Once those warm hand-offs are made, Flowers said the impact for the individual connecting to someone who can help them “affects them so profoundly.”
Flowers said it helps families feel as though their voices are being heard, that they have support and always have somewhere to go to.
“Just recently, we heard a family say how much it was a game changer for them,” Flowers said. “For them, it was a powerful moment in terms of knowing they weren’t alone.”
She also said that referrals are one-stop. As CLEAR gets information, it does not go back. Any information CLEAR enters is for their view only; law enforcement will not have access.
A Culture Of Change
Ximena Varas, a CLEAR community engagement specialist, said their main goal coming into this interaction is to connect with an individual who is struggling.
“I’m working with the individual who is struggling versus the family,” Varas explained. “I get to follow them along, help them, and try to problem solve where we can connect this individual and get them to where they need to be.”
That is done through supportive follow-ups, daily to weekly phone calls, and harm reduction. Varas also helps people plan wellness goals, not just from a sobriety standpoint, but also a employment and housing standpoint.

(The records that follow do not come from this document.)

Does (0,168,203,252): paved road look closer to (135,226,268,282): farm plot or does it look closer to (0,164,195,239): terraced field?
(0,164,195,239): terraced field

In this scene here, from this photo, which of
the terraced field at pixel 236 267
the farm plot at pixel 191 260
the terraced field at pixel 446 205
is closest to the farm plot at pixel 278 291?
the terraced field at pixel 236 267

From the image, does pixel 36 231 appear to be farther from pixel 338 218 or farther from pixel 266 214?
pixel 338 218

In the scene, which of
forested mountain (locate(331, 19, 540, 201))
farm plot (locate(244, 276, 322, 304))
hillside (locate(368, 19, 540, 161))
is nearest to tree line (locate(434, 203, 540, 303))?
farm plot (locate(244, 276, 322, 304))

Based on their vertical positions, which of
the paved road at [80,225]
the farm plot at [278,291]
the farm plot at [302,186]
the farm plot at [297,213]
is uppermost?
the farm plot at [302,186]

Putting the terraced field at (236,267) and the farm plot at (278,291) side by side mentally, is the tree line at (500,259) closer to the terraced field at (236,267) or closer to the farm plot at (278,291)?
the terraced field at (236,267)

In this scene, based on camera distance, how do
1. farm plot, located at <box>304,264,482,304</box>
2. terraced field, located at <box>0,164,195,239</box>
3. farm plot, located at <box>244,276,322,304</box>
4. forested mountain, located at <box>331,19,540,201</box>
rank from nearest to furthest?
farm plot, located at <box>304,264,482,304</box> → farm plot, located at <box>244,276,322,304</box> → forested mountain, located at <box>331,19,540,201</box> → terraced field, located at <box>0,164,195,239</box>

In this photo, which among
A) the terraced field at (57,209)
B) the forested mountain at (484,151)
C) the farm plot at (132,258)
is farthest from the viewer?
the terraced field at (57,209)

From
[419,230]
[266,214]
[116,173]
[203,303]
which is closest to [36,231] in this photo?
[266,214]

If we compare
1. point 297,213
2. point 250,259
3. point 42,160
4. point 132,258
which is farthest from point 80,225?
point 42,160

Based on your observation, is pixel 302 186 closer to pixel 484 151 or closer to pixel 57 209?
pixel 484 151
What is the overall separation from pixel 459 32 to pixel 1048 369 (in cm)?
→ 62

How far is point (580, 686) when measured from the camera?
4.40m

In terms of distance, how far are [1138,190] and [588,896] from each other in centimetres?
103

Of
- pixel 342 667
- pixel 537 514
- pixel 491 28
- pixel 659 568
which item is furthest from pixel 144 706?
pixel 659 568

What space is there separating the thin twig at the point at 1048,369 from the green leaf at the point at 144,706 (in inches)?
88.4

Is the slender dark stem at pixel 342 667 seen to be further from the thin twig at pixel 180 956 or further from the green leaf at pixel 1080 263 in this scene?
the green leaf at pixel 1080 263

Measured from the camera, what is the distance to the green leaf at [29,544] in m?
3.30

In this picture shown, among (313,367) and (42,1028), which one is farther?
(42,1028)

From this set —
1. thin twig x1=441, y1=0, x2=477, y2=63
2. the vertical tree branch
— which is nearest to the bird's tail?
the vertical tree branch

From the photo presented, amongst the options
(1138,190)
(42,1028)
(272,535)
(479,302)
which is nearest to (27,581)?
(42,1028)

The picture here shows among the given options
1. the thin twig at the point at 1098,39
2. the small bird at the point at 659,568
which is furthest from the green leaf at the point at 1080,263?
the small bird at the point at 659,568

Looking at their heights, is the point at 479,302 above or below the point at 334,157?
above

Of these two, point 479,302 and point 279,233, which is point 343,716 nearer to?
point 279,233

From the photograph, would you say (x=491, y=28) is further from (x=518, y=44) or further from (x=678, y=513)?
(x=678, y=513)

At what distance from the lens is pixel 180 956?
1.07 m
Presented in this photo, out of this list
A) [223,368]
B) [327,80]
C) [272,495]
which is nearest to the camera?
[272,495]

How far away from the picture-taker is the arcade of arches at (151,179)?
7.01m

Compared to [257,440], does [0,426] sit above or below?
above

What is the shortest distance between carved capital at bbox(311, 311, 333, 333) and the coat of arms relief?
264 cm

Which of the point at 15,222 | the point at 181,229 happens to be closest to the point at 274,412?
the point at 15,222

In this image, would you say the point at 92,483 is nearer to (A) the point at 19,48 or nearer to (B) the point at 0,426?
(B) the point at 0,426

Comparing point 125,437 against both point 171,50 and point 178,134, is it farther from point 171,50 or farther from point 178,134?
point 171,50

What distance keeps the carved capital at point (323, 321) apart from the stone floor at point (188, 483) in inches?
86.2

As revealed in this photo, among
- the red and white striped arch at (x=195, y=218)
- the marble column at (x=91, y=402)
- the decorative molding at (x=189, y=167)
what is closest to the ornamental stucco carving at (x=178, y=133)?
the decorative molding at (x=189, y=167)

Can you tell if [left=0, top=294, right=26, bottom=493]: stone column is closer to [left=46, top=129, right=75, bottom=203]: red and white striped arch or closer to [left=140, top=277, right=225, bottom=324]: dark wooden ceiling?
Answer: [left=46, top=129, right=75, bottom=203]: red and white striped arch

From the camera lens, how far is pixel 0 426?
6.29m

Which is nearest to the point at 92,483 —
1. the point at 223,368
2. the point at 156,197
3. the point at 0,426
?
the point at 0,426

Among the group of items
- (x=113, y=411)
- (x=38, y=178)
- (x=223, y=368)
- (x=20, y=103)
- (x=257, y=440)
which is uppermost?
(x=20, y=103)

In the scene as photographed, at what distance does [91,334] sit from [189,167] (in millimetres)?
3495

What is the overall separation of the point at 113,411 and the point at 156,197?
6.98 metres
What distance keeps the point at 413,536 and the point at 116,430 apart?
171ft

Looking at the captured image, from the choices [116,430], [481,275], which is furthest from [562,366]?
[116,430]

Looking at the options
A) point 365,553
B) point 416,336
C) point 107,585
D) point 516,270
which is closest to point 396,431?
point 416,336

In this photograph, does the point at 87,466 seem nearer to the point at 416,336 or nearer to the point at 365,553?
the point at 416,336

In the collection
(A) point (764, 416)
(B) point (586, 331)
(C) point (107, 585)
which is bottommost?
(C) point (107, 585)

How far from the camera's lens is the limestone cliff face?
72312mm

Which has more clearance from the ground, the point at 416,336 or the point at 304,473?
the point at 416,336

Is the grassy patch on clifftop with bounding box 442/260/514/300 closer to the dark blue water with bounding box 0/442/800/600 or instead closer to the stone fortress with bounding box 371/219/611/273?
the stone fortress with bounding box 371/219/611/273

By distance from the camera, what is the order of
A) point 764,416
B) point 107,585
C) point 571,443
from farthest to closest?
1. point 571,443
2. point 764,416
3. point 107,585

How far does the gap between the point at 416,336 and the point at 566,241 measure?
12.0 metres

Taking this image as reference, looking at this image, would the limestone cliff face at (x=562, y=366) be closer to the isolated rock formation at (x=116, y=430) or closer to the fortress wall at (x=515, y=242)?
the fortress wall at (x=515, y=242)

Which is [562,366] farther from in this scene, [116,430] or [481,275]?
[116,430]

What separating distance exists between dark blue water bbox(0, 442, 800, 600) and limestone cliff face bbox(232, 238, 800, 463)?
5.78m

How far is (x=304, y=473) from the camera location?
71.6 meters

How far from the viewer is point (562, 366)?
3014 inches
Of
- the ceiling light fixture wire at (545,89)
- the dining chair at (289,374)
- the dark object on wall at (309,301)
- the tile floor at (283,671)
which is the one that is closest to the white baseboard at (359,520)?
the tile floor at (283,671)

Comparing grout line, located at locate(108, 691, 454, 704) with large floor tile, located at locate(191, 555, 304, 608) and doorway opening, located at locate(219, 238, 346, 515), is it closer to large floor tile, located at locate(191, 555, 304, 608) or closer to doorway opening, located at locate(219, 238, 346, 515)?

Varas said she works with people to help them find how to improve their overall quality of life. If a person has educational goals, a community engagement specialist will think of ways to help them get their GED or go back to college; whatever it is the person wants to do.
The big thing for her role, Varas said, is making sure people are okay and that no one is ever alone.
“We follow up until we don’t need to anymore, until that person is standing. And that may take weeks, it may take months, it may take longer,” Varas explained.
NPD Officer Maryhelen McCarthy said she has already seen great results in NPD’s few months working with CLEAR.
While McCarthy was initially skeptical of CLEAR, she called it a great tool for their tool belt, adding, “I can’t even explain to you how important this program has been to our department.”
“I’ve just seen a lot of good things. I’ve had family members call just to say thank you. It’s not that the problem is always solved, but it’s that somebody listened,” McCarthy said. “We don’t have all the answers, but now we’ve got additional answers.”